Published Catalogue Text: Ancient Mediterranean and Near Eastern Bronzes at the Harvard Art Museums
The satyr stands frontally with his knees slightly bent. He extends his left leg and turns the right leg slightly outward. The figure’s feet connect to a rounded base, which is probably modern. Both arms hang down straight and are held a short distance from the body. The hands are broken off just below the wrists. There is some indication of a thumb on the left hand. The musculature on the torso is defined and naturalistic; an erect phallus is represented, and a very long, thin tail curves in a high arch from the back just above the buttocks before merging with the calf of the right leg. The muscles of the back are suggested by an indented area in the center.
The head is very detailed. His hair resembles a cap, forming a ridge along the top of the forehead. Equine ears appear through the hair on either side of the head. He wears a full, pointed beard and heavy mustache, which hangs down on either side of the mouth. Arching eyebrows appear above the eyes, which are indicated by inscribed lines for eyelids, but contain no pupils.
The satyr was a popular Etruscan motif, appearing in various media, such as vase painting (1). Small bronze figurines such as this satyr are well known, and many may have been intended as furniture adornment or ornaments for the house (2). They appear as decorative attachments on objects such as candelabra, oil lamps, heating vessels, tables, and cup stands. The presence of a base suggests this bronze satyr may have been a finial from a candelabrum. Since evidence for the attachment is unclear, however, it alternatively may have been a votive offering.
NOTES:
1. For general bibliography, see A. F. Gori, Museum Etruscum exhibens insignia veterum Etruscorum monumenta: Aereis tabulis CC. nunc primum edita et illustrate (Florence, 1737); A. Neppi Modona, Cortona etrusca e romana nella storia e nell’arte (Florence, 1925); and P. J. Riis, Tyrrhenika: An Archaeological Study of the Etruscan Sculpture in the Archaic and Classical Periods (Copenhagen, 1941).

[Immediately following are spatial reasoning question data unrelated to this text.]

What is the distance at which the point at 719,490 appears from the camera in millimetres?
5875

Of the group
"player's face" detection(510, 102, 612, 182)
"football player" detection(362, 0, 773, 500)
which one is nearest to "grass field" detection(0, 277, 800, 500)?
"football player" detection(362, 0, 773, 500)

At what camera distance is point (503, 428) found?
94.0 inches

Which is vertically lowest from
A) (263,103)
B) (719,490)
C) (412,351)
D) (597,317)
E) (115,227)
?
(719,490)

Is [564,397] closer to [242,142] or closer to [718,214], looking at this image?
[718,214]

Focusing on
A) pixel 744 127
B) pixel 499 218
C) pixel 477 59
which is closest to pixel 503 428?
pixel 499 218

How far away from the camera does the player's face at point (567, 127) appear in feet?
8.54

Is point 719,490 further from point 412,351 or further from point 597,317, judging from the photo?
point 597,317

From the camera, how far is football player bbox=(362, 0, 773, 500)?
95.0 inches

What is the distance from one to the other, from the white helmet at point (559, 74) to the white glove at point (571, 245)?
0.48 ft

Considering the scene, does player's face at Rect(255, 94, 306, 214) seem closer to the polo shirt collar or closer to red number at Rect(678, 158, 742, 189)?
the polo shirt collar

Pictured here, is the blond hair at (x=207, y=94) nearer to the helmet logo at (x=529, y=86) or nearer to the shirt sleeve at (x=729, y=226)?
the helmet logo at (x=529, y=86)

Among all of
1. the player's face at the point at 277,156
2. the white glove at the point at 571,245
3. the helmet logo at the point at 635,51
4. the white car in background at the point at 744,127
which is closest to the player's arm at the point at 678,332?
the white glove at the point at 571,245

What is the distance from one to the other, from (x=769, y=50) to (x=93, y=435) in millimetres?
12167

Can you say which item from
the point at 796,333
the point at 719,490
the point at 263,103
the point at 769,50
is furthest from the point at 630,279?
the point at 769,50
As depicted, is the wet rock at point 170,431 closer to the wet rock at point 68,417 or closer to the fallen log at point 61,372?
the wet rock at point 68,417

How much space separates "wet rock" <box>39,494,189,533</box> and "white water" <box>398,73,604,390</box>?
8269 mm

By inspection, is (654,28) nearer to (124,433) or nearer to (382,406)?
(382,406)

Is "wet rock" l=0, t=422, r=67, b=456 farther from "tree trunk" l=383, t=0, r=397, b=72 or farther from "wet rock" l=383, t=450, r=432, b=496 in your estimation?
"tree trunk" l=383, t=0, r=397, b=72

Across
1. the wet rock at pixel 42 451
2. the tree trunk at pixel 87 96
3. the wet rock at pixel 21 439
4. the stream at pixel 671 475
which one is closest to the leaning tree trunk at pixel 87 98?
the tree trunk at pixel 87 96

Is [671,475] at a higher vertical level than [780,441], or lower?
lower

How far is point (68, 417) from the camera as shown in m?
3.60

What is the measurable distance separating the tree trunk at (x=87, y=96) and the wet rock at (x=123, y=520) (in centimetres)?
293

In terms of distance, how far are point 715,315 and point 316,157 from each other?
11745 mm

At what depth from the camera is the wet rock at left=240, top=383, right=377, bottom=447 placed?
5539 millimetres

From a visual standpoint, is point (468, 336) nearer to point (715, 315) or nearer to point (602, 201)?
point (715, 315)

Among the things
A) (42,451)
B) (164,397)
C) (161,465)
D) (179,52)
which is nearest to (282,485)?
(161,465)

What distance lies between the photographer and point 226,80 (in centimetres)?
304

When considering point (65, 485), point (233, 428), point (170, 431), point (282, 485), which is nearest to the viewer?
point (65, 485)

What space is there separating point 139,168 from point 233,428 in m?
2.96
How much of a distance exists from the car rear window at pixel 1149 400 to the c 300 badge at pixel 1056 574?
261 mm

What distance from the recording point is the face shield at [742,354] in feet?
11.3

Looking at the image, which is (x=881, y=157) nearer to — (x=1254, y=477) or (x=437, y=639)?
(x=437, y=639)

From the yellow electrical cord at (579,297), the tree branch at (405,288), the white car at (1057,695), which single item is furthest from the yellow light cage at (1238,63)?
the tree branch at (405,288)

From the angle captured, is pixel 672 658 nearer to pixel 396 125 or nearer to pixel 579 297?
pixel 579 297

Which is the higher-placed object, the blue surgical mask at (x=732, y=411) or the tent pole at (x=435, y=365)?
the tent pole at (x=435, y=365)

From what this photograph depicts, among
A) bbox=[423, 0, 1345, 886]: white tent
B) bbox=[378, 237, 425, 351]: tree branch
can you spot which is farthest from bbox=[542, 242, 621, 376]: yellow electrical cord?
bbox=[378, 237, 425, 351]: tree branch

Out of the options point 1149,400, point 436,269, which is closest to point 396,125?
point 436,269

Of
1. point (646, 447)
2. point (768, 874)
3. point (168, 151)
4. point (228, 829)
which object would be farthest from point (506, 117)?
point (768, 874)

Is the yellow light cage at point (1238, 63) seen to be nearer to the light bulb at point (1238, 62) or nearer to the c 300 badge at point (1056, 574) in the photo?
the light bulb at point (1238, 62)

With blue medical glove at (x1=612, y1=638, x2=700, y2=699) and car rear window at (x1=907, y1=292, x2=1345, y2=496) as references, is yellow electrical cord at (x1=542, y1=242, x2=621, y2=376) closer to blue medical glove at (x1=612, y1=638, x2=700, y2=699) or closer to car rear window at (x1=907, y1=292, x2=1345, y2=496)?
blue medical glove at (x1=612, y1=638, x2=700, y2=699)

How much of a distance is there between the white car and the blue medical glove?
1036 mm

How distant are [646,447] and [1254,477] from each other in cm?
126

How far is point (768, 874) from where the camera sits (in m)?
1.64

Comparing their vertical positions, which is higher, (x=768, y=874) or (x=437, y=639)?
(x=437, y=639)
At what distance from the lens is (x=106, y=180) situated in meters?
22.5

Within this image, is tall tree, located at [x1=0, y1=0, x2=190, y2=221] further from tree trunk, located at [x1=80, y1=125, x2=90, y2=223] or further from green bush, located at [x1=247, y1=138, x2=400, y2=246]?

2. For a similar Etruscan satyr from the Late Archaic period from Cortona is in Leiden at the Rijksmuseum van Oudhenden (inv. no. C. O. 12), see E. H. Richardson, Etruscan Votive Bronzes: Geometric, Orientalizing, Archaic (Mainz, 1983) 356, type V A, fig. 854, pl. 258. There are also many versions of reclining satyrs of similar style: see a Greek or South Italian reclining satyr c. 450-425 BCE in A Passion for Antiquities: Ancient Art from the Collection of Barbara and Lawrence Fleischman, exh. cat., The J. Paul Getty Museum, Malibu; The Cleveland Museum of Art (Malibu, 1994) 71, no. 27.